Small country schools struggle for a slice of the educational funding. They struggle for rescources, for equipment, for teachers & teacher aides, for the things big city schools take for granted. Their P&Cs work overtime & their local businesses are always being asked to fork over funds. When numbers drop they lose a teacher ~ & don't necessarily get one back when numbers climb again. They share special ed teachers ~ if their area is lucky enough to have one at all. Really small schools live with the constant threat of closure. You can't play team sports because you don't have enough kids to form teams. Making education relevant is a losing battle, a battle that Mypolonga is winning.

This small South Australian school on the banks of the Murray River is turning over something like A$15, 000 a year!!! How? By thinking outside the box.

Mypolonga runs a school store, a store run & operated by the upper primary children. All the grades contribute items to the store from bookmarks made in the lower grades to the chocolate coated apricots produced by the grade 7s but they also sell crafts on consignment from 30 odd suppliers. Now listen to what these kids do.

When the tourists arrive they are met by a student, welcomed & given the spiel about how the store began: that's public speaking. Students serve at the counter: math & public relations. They ask visitors to sign the visitor's book & on the super large map of the world they mark with pins the places their visitors have come from & learn about them: that's geography. The school bus, used to pick up visitors, is cleaned each week by the students. [Wonder how many of them still have to be nagged to clean their rooms?] There is a garden attached to the shop. The kids make the price stickers & attach them to their produce along with the consignor's initials. This is recorded. When the bus leaves each consignors total sales are recorded & entered on the spreadsheet. At the end of term each commision & total profit is calculated. Seriously. Yes it requires lots of adult supervision & dedicated teachers but they make a profit of about A$6 000 each year. From this largess they have purchased such things as musical instruments, typing instructors & an overhead projector.

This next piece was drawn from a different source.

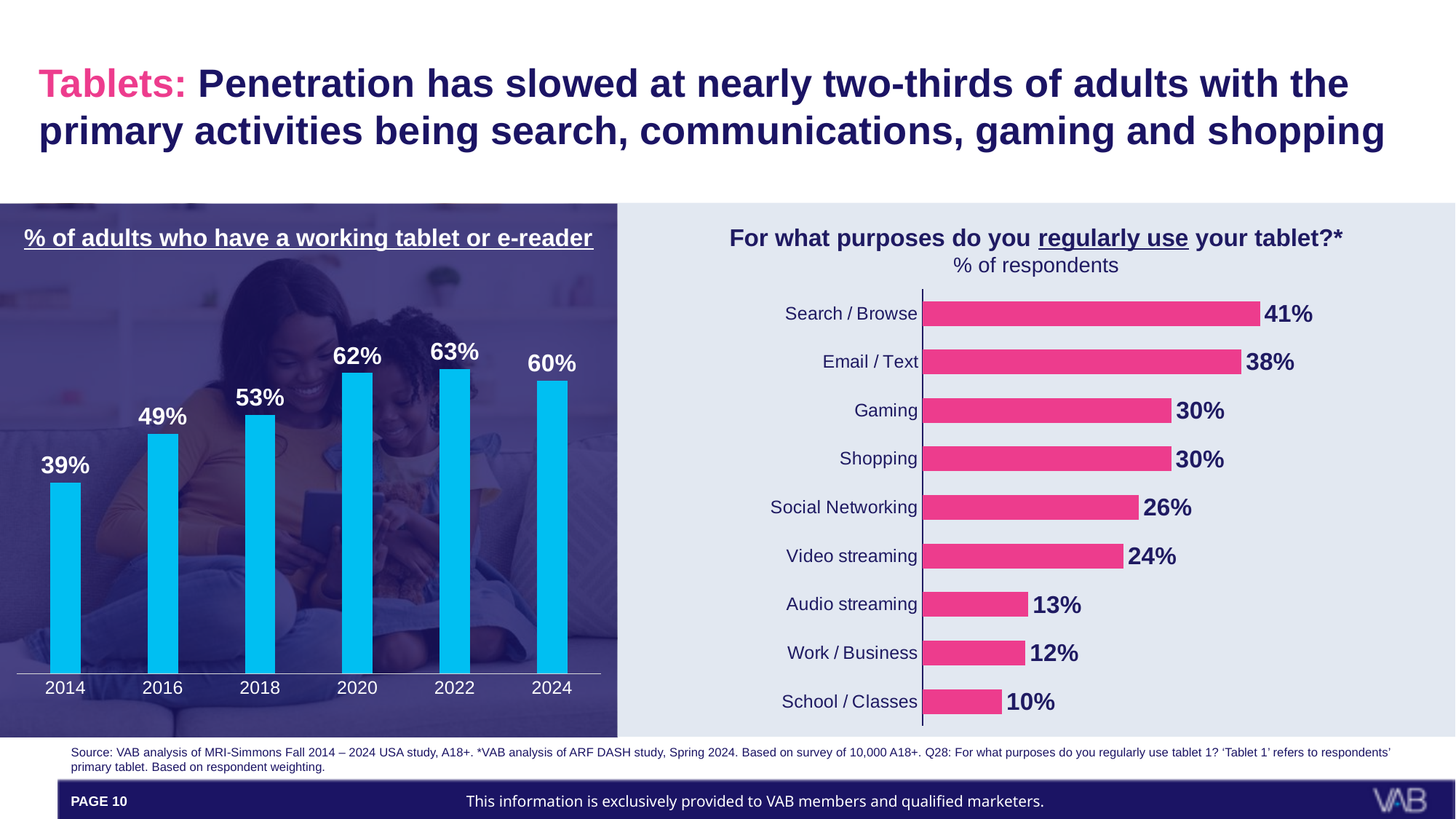
In the left chart '% of adults who have a working tablet or e-reader', what is the difference between the 2024 value and the 2014 value? 21% In the right chart 'For what purposes do you regularly use your tablet?', which is larger: Video streaming or Audio streaming? Video streaming In the right chart 'For what purposes do you regularly use your tablet?', what is the difference between Search / Browse and Email / Text? 3% What kind of chart is the right chart 'For what purposes do you regularly use your tablet?'? bar chart In the right chart 'For what purposes do you regularly use your tablet?', what is the value for Social Networking? 26% In the right chart 'For what purposes do you regularly use your tablet?', how many purposes are listed? 9 In the left chart '% of adults who have a working tablet or e-reader', do the values rise or fall from 2014 to 2022? rise In the left chart '% of adults who have a working tablet or e-reader', how many years are shown on the x axis? 6 In the right chart 'For what purposes do you regularly use your tablet?', which purpose has the highest value? Search / Browse In the left chart '% of adults who have a working tablet or e-reader', which year has the highest value? 2022 In the left chart '% of adults who have a working tablet or e-reader', what is the value for 2014? 39% In the right chart 'For what purposes do you regularly use your tablet?', which purpose has the lowest value? School / Classes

I can't get over all the life lessons this sort of an education provides but I have thought of one drawback. How on earth do these kids cope when they land in their very, very ordinary high school?!

5 comments:

MamaOlive said...

Sounds really cool! How'd they get permission, I wonder?

Britwife said...

That is what learning is all about - application to the real world. I love it!

Jan Lyn said...

Those are some fortunate students. It sounds like that school should be used as a model to create additional ones. How awesome!

Ganeida said...

MamaO: This school seems to be innovative & part of an international thing for middle~schoolers. I don't even begin to want to think about the hoops the ed., dept., here would have made them jump through before allowing this though South Australia is our most liberal & forward thinking state.

I liked it too. Having taught & been taught in our state system I can tell you it is dreary making. This is just so real!

I can't see it catching on & anyway, whenever the govt., mass produces anything they ruin it trying to cut cutst, which actually costs more in the long run but they never seem to learn.

seekingmyLord said...

I am just reading this. (I warned you I have not been keeping up lately.) I like this idea very much. Besides the life lessons, it makes the children responsible to and for the school that is educating them--a really good idea.